Document excerpt.
*** Begin section ***

The stars still shine brightly over my home. I guess the limited growth of large scale city style lighting has resulted in less night light pollution. I hope to see the US space shuttle pass overhead again this week as it falls back through our planetary atmosphere heading towards it’s landing pad in Florida. I saw it two years ago and it was quite a sight, even though I didn’t hear the sonic boom as it sped on past.

Tulum Real Estate InformationIt’s fun to ride my bike around Tulum town. I can chat with locals or meet tourists from virtually anywhere in the world. Most tourists who come to Tulum town only stay a few hours or a few days, then continue on to Palenque, Tikal and other parts of Mexico and Central America. Then there are the people who live here off and on, staying during the winter months or going back and forth to their home countries, working there and relaxing here.

Casa Bekab is a modern minimalistic home in Tulum Pueblo
Casa Bekab is a modern minimalistic home in Tulum Pueblo

Many people like me have decided to stay full time and build their homes. Living in the jungle is like being a pioneer, slowly building, fixing and maintaining your home, whatever type of home that might be. Some people live in palapas, some in a tent on the beach, more and more in newly built air conditioned casas de lujo (luxury homes). But everybody continues to intend upon making their little slice of paradise better, poco a poco (little by little), just like a pioneer.

I enjoy eating the fruits and veggies from of my garden milpa (milpa is a Maya word for farm field). I eat chaya with eggs in the morning, papaya, coco and noni juice during the day and nopal cactus with dinner. I also enjoy a cold beer on hot afternoons. The heat can be oppressive in the summer but believe it or not my Colorado blood has changed to Caribbean blood and now there are times in winter in which I wish I had a fireplace to warm my old, cold jungle bones.

*** End section ***

Information shown.
*** Begin section ***

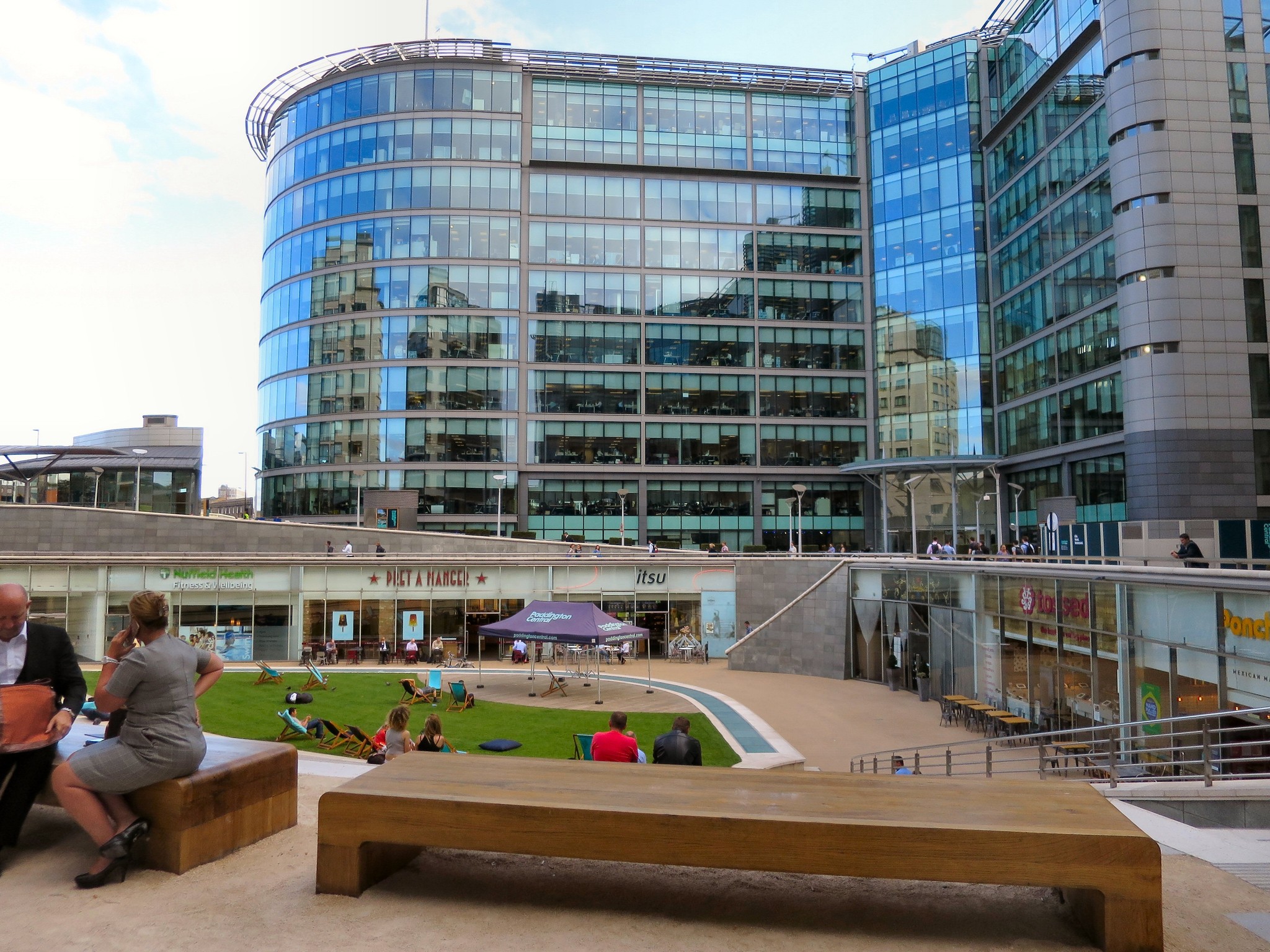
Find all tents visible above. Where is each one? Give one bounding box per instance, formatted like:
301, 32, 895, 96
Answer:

*** End section ***
*** Begin section ***

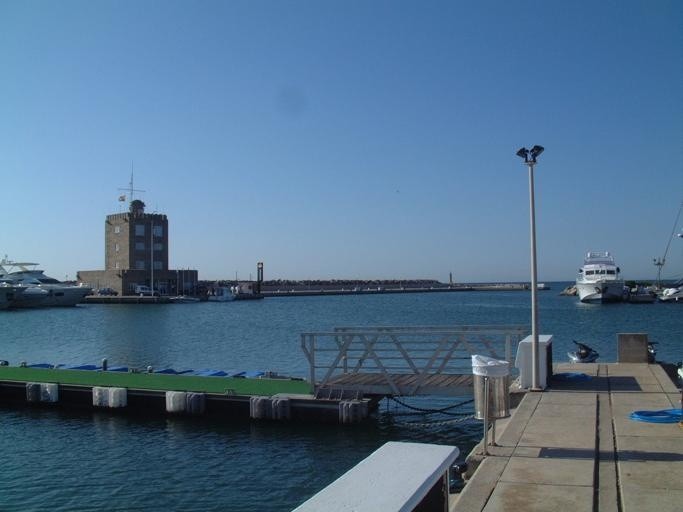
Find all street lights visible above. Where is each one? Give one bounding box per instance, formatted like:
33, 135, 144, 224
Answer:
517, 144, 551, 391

*** End section ***
*** Begin section ***

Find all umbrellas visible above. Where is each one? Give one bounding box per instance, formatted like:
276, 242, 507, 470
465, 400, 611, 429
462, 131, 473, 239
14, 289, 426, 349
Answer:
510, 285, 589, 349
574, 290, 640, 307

*** End section ***

Exercise details.
In the passage about life in Tulum, what does the Maya word "milpa" mean?

Solution to this exercise.
Farm field.